As I am fond of telling people, the _news_ business is alive and vital and
healthy, the news _paper_ business is dying like cold blooded reptile in an
ice age. Why the discrepancy?

News is, at its heart, and information business. Data is collected, it's
analyzed and digested, then presented as editorial for consumption. You can
think of this as a value chain where raw data costs _$x_ to acquire, people
(or algorithms in some cases) cost _$y_ to convert that data into news, and it
costs _$z_ to reproduce and distribute that news to consumers. Consumers pay
for the information either directly (via subscription) or indirectly (by
tolerating being marketed to) or doubly indirectly (by giving up demographic
data which will be later used to market to them). Sometimes its a combination
of all three.

Take the revenue (ads and demographics have to be converted to $ first but
they all convert) per reader, multiply by the number of readers, subtract off
the cost and voila, your gross margin. Lop off of that what you will for
recurring costs and presto you're a news business. If the remaining margin is
greater than 0 your a profitable news business, if its less than 0 you are a
dying news business.

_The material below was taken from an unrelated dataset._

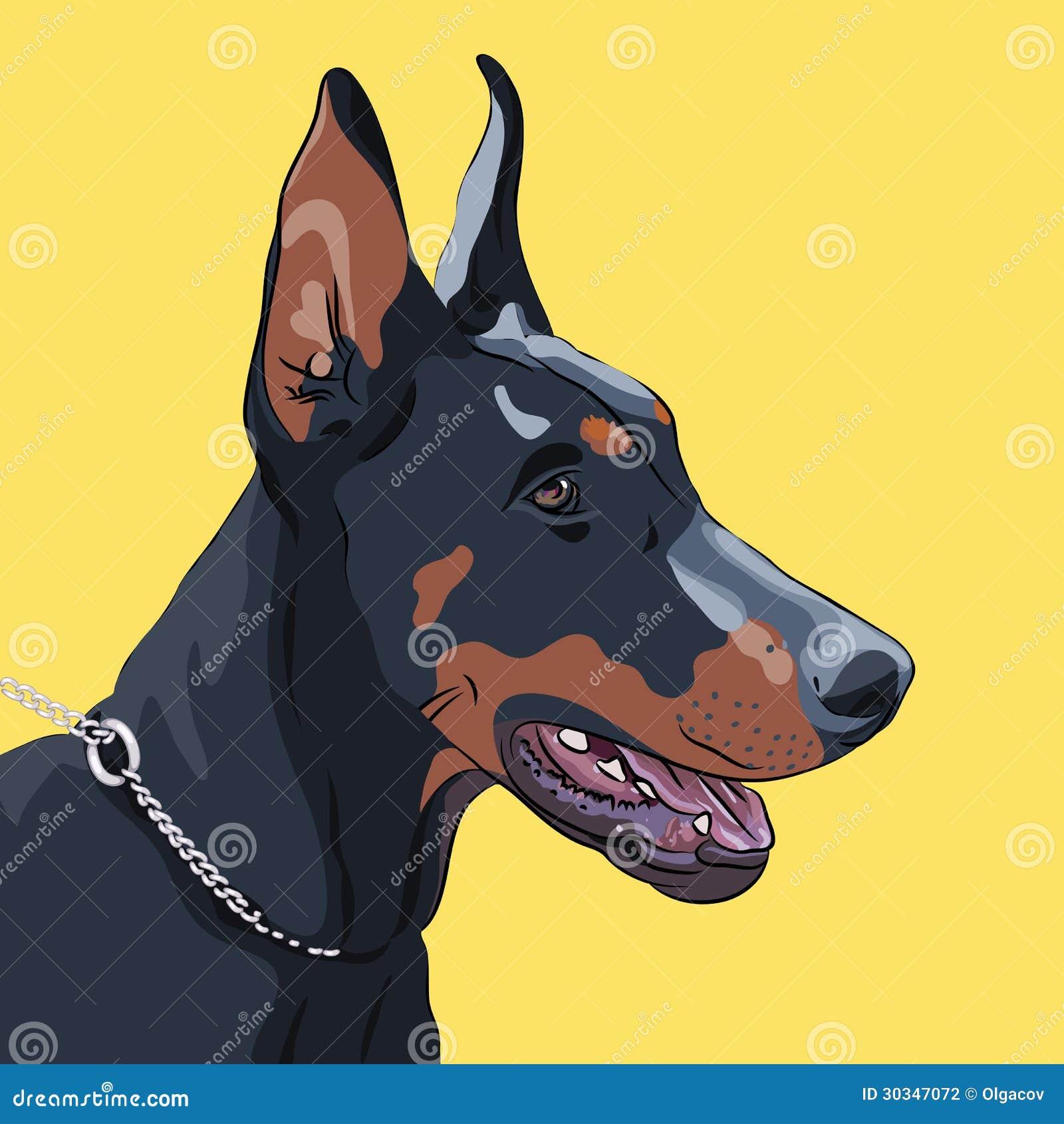 Doberman Dog Photos Free Download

Newspapers are generally lumped into the latter category.

Newspapers are carrying a lot of costs they don't need to carry (printing,
newsprint, delivery services). There was a perceptive write up about how the
New York times would save money if it sent everyone a Kindle and just stopped
printing the paper [1]. In fact it could send all of its subscribers a free
Kindle, cut the cost of a subscription, and make more per issue than they
currently make. Its not a question of 'making it up in volume' its about 'the
cost of goods has just dropped 42%.'

Papers are an old old institution. As institutions they don't accept wholesale
change to their business model (even if it means survival). They have both a
strong cash base generally and political base. So rather than move past the
Asteroid strike/Ice Age and join the Web 2.0 mammals on the other side, they
are flailing away in their newsprint and india ink tar pits. People walking by
the tar pits have to watch out for them grabbing them in an effort to keep
from dying, to bad they are already dead.

[1] [http://www.businessinsider.com/2009/1/printing-the-nyt-
costs...](http://www.businessinsider.com/2009/1/printing-the-nyt-costs-twice-
as-much-as-sending-every-subscriber-a-free-kindle)